__Text to read__
....

- Elected: before 23 August 1199
- Term ended: 1 July 1212
- Predecessor: John of Coutances
- Successor: Randulph of Evesham
- Previous post: Archdeacon of Capévreux

Orders
- Consecration: 4 June 1200

Personal details
- Died: 1 July 1212
- Denomination: Catholic

= Mauger of Worcester =

Mauger was a medieval Bishop of Worcester.

Mauger was archdeacon of Capévreux and a royal clerk and physician before he was elected to the see of Worcester before 23 August 1199. His election, however, was quashed by Pope Innocent III because Mauger was illegitimate.

Against this decision he pleaded in person before the pope, who was so favourably impressed by him that he confirmed the election, issued a decretal on his behalf (Innocentii Decretalium Collectio, tit. iv.), and consecrated him at Rome on 4 June 1200. On his return to England he was enthroned at Worcester, and reverently replaced in the church the bones of Bishop Wulfstan, which had been disturbed by his predecessor, Bishop John of Coutances. Many miracles were claimed following this act. On 17 April 1202 the cathedral and other buildings were burnt. Apparently in order to raise funds to repair this disaster, the bishop and monks applied for the canonisation of Wulfstan, and satisfactory proof of the miracles having been given, their request was granted the following year.

....

__Listed entries__
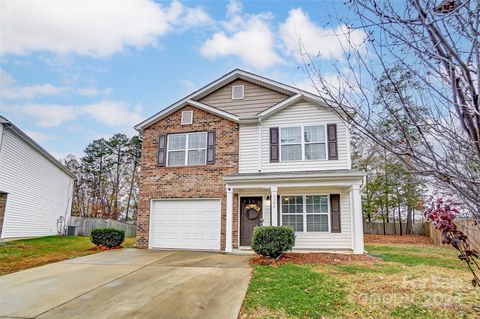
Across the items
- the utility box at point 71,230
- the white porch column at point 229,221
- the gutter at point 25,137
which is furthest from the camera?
the utility box at point 71,230

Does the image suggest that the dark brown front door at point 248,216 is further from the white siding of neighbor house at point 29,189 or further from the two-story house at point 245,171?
the white siding of neighbor house at point 29,189

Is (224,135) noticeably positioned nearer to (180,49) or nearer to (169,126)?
(169,126)

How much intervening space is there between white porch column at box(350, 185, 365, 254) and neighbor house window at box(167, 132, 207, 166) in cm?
604

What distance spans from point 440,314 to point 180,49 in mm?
11910

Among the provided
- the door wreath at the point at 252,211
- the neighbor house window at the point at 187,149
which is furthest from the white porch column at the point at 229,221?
the neighbor house window at the point at 187,149

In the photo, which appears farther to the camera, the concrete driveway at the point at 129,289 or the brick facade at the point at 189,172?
the brick facade at the point at 189,172

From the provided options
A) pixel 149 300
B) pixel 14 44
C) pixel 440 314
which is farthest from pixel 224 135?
pixel 14 44

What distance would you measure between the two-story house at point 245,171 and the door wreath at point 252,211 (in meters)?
0.04

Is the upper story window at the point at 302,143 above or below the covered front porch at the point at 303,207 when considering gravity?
above

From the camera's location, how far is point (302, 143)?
39.8 feet

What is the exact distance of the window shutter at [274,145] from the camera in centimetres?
1230

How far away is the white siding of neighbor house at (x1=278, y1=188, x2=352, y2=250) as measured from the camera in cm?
1138

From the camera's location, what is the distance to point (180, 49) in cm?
1265

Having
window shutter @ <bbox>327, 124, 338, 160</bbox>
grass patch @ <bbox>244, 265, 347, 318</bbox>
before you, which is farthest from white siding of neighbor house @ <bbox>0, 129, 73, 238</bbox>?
window shutter @ <bbox>327, 124, 338, 160</bbox>
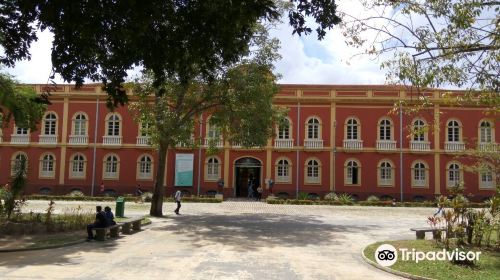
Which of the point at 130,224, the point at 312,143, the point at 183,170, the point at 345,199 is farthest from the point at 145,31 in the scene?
the point at 312,143

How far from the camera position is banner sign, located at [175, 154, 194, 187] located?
3691cm

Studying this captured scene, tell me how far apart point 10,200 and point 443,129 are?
29.1 metres

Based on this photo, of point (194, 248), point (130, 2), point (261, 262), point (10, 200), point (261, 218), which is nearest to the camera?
point (130, 2)

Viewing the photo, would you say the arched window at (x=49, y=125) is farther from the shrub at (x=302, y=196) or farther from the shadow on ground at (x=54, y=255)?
the shadow on ground at (x=54, y=255)

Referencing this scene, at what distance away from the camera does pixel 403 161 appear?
36.6 meters

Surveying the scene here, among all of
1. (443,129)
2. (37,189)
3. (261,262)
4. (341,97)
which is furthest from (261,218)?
(37,189)

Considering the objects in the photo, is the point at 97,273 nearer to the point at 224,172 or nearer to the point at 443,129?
the point at 224,172

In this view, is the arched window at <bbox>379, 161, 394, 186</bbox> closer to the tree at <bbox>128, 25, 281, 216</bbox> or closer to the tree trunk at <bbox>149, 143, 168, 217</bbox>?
the tree at <bbox>128, 25, 281, 216</bbox>

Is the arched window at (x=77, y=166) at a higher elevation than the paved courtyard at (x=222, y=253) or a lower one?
higher

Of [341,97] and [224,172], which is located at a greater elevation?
[341,97]

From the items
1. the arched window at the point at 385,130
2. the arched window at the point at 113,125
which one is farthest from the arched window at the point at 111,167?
the arched window at the point at 385,130

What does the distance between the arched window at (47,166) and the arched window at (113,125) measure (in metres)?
4.64

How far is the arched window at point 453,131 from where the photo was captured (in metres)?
36.6

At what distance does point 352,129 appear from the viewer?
3731 centimetres
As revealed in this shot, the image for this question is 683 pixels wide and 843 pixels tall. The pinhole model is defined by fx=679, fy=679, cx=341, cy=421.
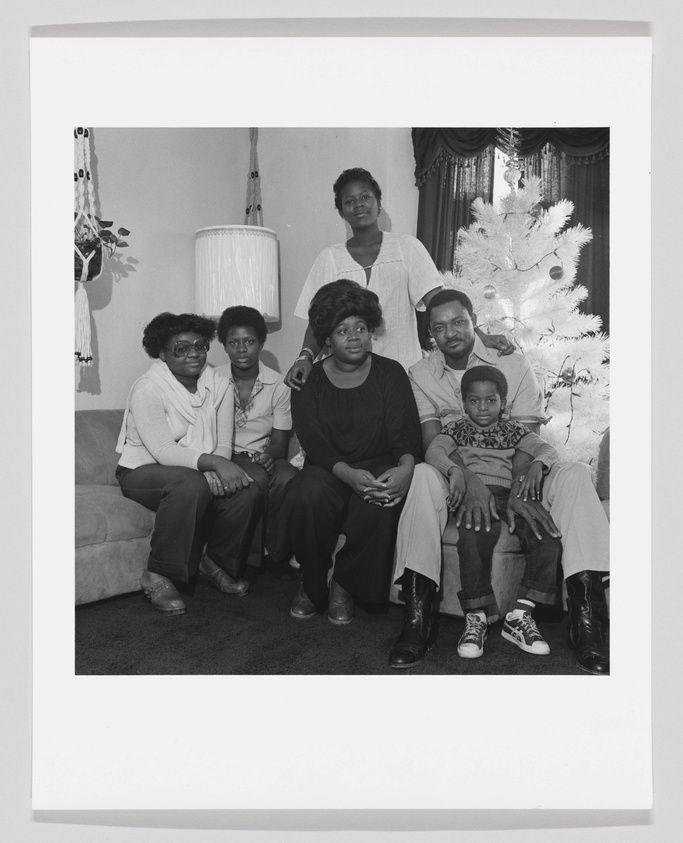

....

__What you are asked to do__
Please write the next part of the account of Bishop Mauger of Worcester that appears before the entries, starting right after its last sentence.

__Solved problem__
Mauger obtained a judgment subjecting the Abbey of Evesham to his jurisdiction, but the judgment was reversed by the pope. In 1207 Pope Innocent wrote to him and to the bishops of London and Ely bidding them urge King John to submit to the see of Rome, threatening him with an interdict, which they were to publish if he would not give way. They had an interview with John, and, their entreaties being in vain, pronounced the interdict on 23 March 1208. After this Mauger fled the kingdom secretly in company with the Bishop of Hereford, and his possessions were confiscated. At the king's bidding he returned with the bishops of London and Ely in the hope of an accommodation, but failed to persuade John, and after eight weeks returned to France.

Innocent sent him and the other two bishops another letter bidding them pronounce the king's excommunication. They hesitated to obey, and sent the letter to the bishops remaining in England. Meanwhile they were blamed by some for having fled, and it was said that they lived in comfort, having left their flocks defenceless. In 1209 Mauger and the bishops of London and Ely were again sent for by the king, who commissioned the chief justiciar, Geoffrey FitzPeter, to arrange a reconciliation. The bishops landed in September, and discussed terms with the justiciar and other magnates at Canterbury. Mauger received back his manors and 100 pounds as an instalment of his losses. As, however, the king would not make full restitution, the negotiations fell through, and he and the two other bishops returned to France. He resided at the abbey at Pontigny, and died there on 1 July 1212, having before his death assumed the monastic habit.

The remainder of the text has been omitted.